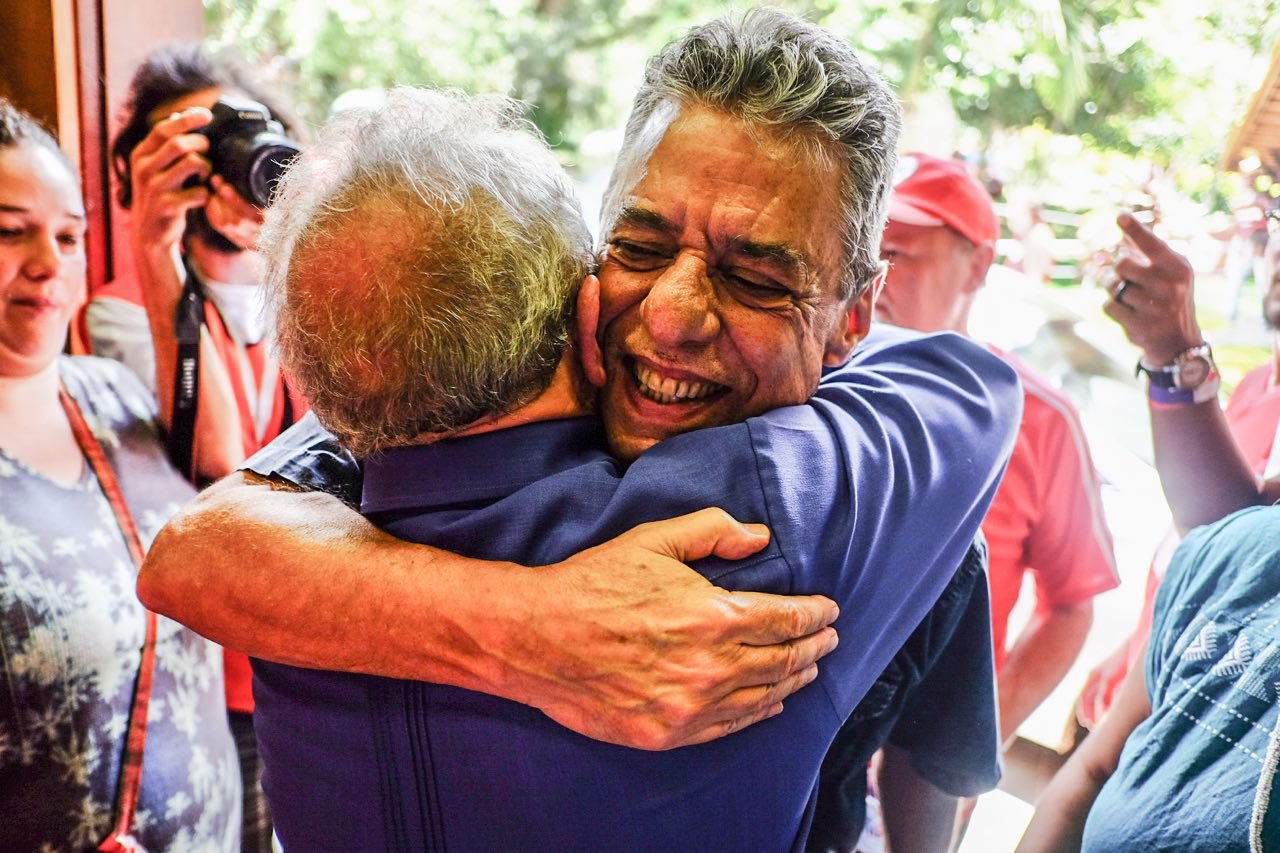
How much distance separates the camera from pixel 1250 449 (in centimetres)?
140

|---|

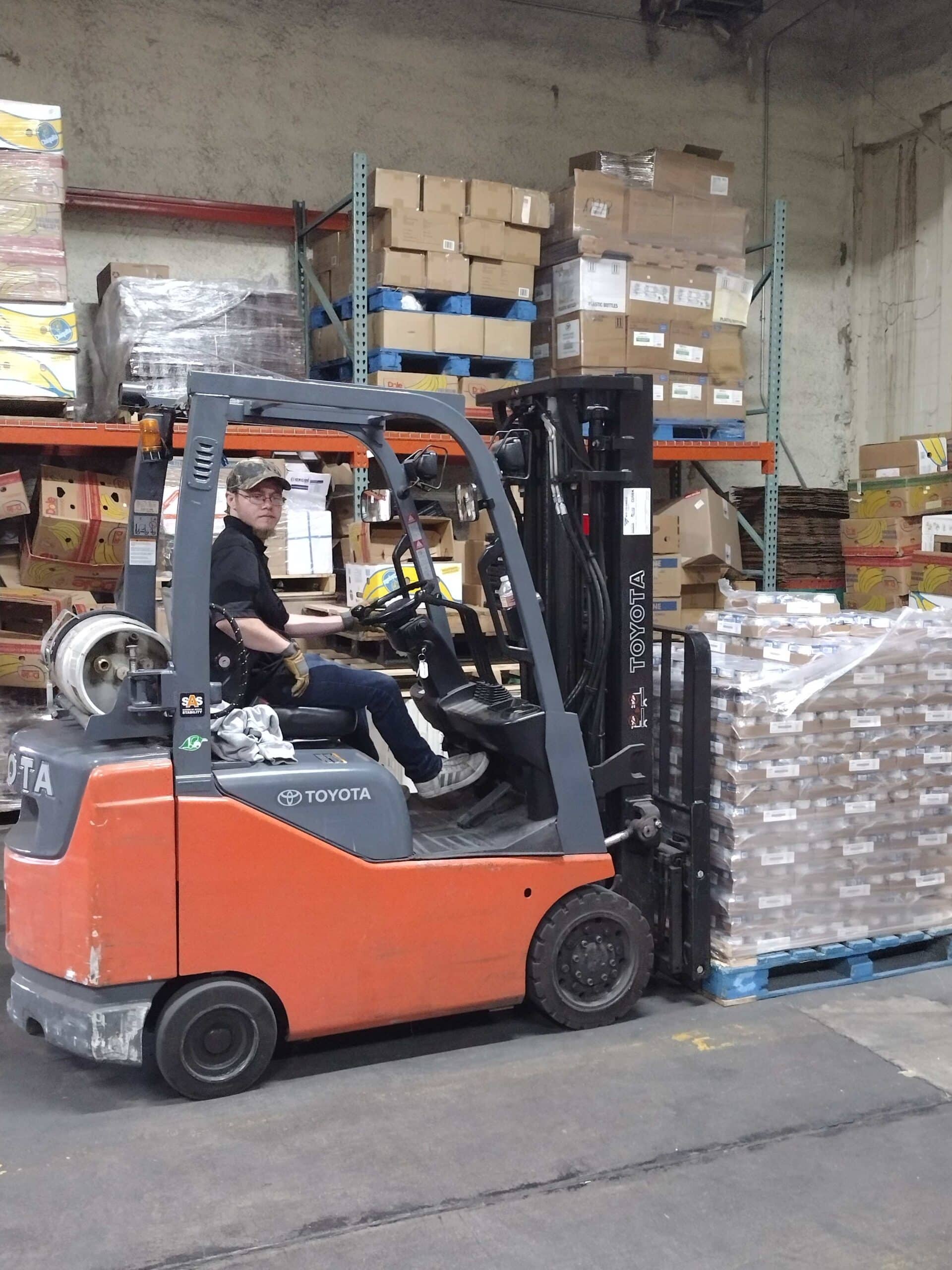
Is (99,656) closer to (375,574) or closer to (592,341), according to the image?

|---|

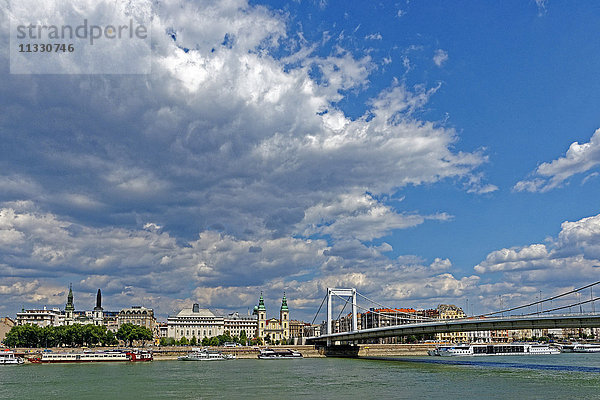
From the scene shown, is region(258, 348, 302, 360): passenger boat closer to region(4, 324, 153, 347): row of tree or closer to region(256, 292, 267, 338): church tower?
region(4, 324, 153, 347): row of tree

|---|

Extract each line of the records that contains the string "region". Treat the match as case-sensitive.

> **Result of this exercise**:
From the scene shown, is region(258, 348, 302, 360): passenger boat closer to region(4, 324, 153, 347): row of tree or closer to region(256, 292, 267, 338): church tower?
region(4, 324, 153, 347): row of tree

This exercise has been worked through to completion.